Last week I wrote about the benefits of Domain Specific Languages (DSLs). Since then I’ve been thinking and realised that DSLs are even more important when writing tests. It just so happened that I was writing tests in Emacs Lisp for a package I wrote called cmake-ide, and given that Lisp has macros I was trying to leverage them for expressiveness.
Like most other programmers, I’ve been known from time to time to want to raze a codebase to the ground and rewrite it from scratch. The reason I don’t, of course, was aptly put by Joel Spolsky years ago. How could I ensure that nobody’s code would break? How can I know the functionality is the same?
The answer to that is usually “tests”, but if you rewrite from scratch, your old unit tests probably won’t even compile. I asked myself why not, why is it that the tests I wrote weren’t reusable. It dawned on me that the tests are coupled to the production code, which is never a good idea. Brittle tests are often worse than no tests at all (no, really). So how to make them malleable?
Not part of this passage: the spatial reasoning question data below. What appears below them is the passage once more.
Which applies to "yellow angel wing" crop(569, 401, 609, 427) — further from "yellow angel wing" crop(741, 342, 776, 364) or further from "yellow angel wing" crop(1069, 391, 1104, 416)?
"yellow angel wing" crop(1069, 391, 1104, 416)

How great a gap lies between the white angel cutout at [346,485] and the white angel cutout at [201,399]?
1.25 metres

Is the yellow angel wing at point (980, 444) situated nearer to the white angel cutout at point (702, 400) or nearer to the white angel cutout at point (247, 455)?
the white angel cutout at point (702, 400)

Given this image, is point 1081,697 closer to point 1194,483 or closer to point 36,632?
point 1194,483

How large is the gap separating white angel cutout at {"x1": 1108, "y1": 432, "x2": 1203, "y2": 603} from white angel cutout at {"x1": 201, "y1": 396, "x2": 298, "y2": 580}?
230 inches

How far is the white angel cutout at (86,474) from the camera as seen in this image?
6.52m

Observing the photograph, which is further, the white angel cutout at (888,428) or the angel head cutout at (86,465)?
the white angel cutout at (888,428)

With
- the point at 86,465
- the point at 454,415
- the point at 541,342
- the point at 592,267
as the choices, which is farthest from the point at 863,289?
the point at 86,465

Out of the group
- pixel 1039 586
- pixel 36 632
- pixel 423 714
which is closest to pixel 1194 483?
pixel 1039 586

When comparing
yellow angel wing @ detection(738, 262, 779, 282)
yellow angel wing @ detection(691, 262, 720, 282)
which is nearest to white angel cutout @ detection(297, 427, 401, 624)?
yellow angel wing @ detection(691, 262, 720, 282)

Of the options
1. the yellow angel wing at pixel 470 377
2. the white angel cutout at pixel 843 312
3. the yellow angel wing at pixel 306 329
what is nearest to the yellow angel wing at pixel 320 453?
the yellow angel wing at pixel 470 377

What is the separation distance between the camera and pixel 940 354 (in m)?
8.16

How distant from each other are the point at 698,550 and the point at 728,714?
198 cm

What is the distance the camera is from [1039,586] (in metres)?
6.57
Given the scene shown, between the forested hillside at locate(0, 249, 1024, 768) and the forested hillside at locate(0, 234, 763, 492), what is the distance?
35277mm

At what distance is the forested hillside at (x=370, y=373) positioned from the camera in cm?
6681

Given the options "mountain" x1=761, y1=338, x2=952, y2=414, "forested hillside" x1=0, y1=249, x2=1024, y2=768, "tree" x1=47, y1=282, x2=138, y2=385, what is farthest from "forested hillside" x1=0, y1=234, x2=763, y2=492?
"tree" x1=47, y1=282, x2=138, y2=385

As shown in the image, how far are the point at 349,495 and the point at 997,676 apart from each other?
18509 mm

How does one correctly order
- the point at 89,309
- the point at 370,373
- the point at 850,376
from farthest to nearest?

What one does is to take a page from Cucumber and write all tests using a DSL, avoiding at all costs specifying how anything is getting done and focussing on what. In Lisp-y syntax, avoid:
(write-to-file "foo.txt" "foobarbaz") (open-file "foo.txt") (run-program "theapp" "foo.txt" "out.txt") (setq result parse-output "out.txt") ;; assertion here on result
(with-run-on-file "theapp" "foo.txt" "foobarbaz" "out.txt" result ;; assertion here on result
Less code, easier to read, probably more reusable. There are certainly better examples; I suggest consulting Cucumber best practices on how to write tests.
Not every language will offer the same DSL liberties and so your mileage may vary. Fortunately for me, the two languages I’d been writing tests in were Emacs Lisp and D, and in both of those I can go wild.